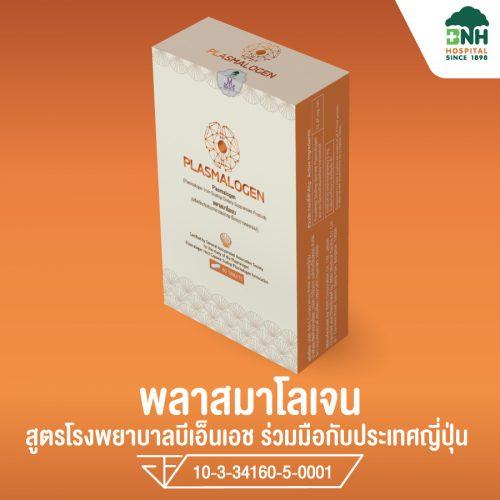 พลาสมาโลเจน PLASMALOGEN สูตรโรงพยาบาลบีเอ็นเอชร่วมกับประเทศญี่ปุ่น ผ่าน อย. ประเทศไทย และรับการประเมินภาวะสมองเสื่อม plasmalogen japan พลาสมาโลเกน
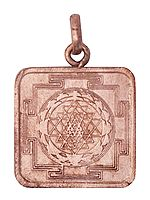 Shri Yantra Pendant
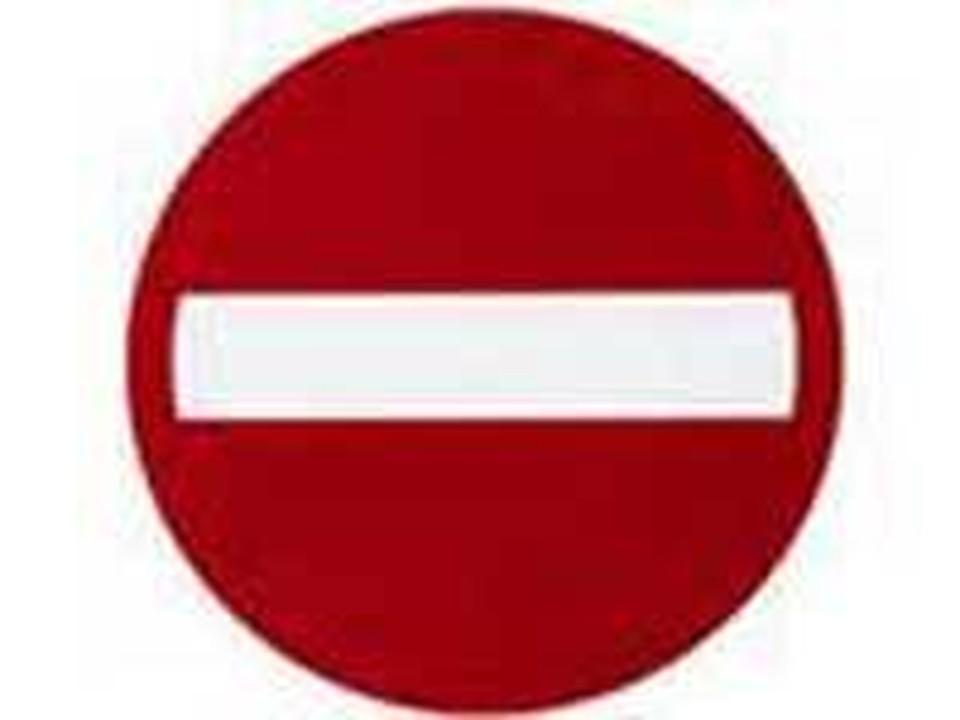 Водителей просят обращать внимание на дорожные знаки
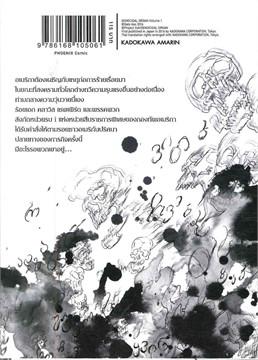 จารชนล้างเผ่าพันธุ์ เล่ม 1 (มังงะ)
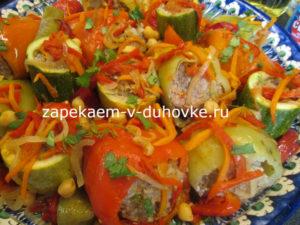 Фаршированные перцы и кабачки запеченные в духовке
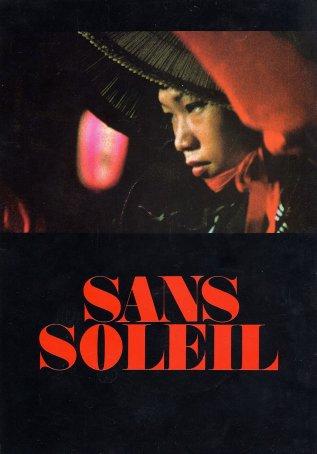 Sans Soleil Poster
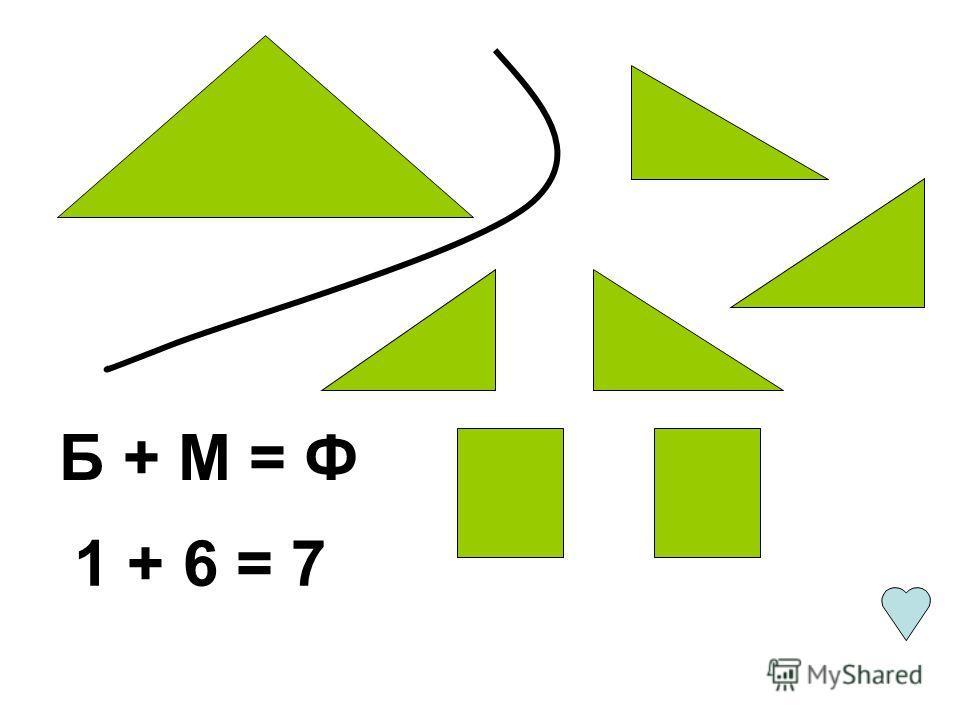 Б + М = Ф 1 + 6 = 7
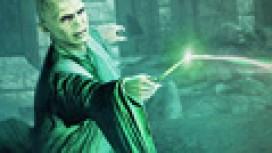 Гарри Поттер и Дары Смерти: Часть2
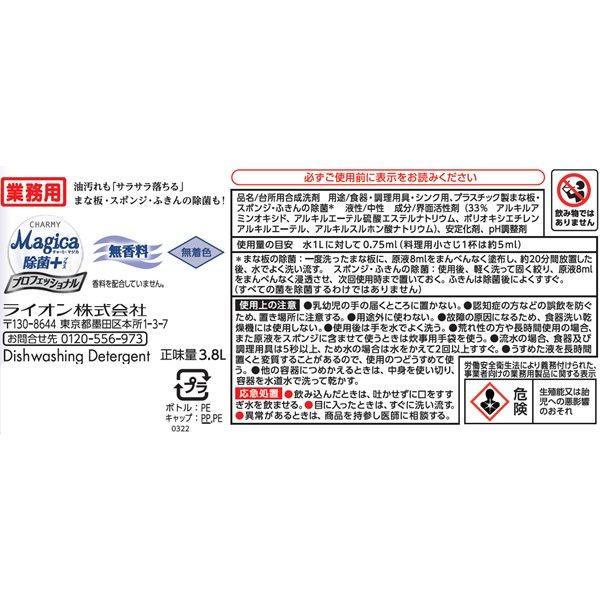 チャーミーマジカ 除菌プロ3.8L 1個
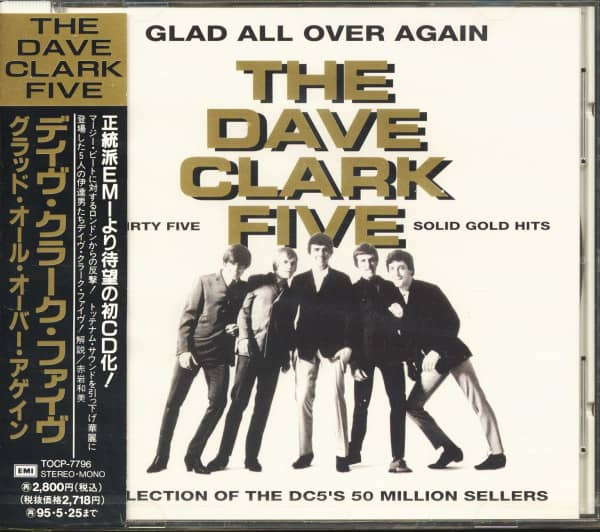 Glad All Over Again (CD, Japan)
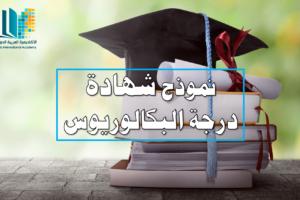 نموذج شهادة درجة البكالوريوس في إدارة الأعمال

☆ ☆ ☆ ☆

→ **What you need to do**
Print the material in full and exactly; the pictures must not be printed.

→ **Problem solution**
 พลาสมาโลเจน PLASMALOGEN สูตรโรงพยาบาลบีเอ็นเอชร่วมกับประเทศญี่ปุ่น ผ่าน อย. ประเทศไทย และรับการประเมินภาวะสมองเสื่อม plasmalogen japan พลาสมาโลเกน
 Shri Yantra Pendant
 Водителей просят обращать внимание на дорожные знаки
 จารชนล้างเผ่าพันธุ์ เล่ม 1 (มังงะ)
 Фаршированные перцы и кабачки запеченные в духовке
 Sans Soleil Poster
 Б + М = Ф 1 + 6 = 7
 Гарри Поттер и Дары Смерти: Часть2
 チャーミーマジカ 除菌プロ3.8L 1個
 Glad All Over Again (CD, Japan)
 نموذج شهادة درجة البكالوريوس في إدارة الأعمال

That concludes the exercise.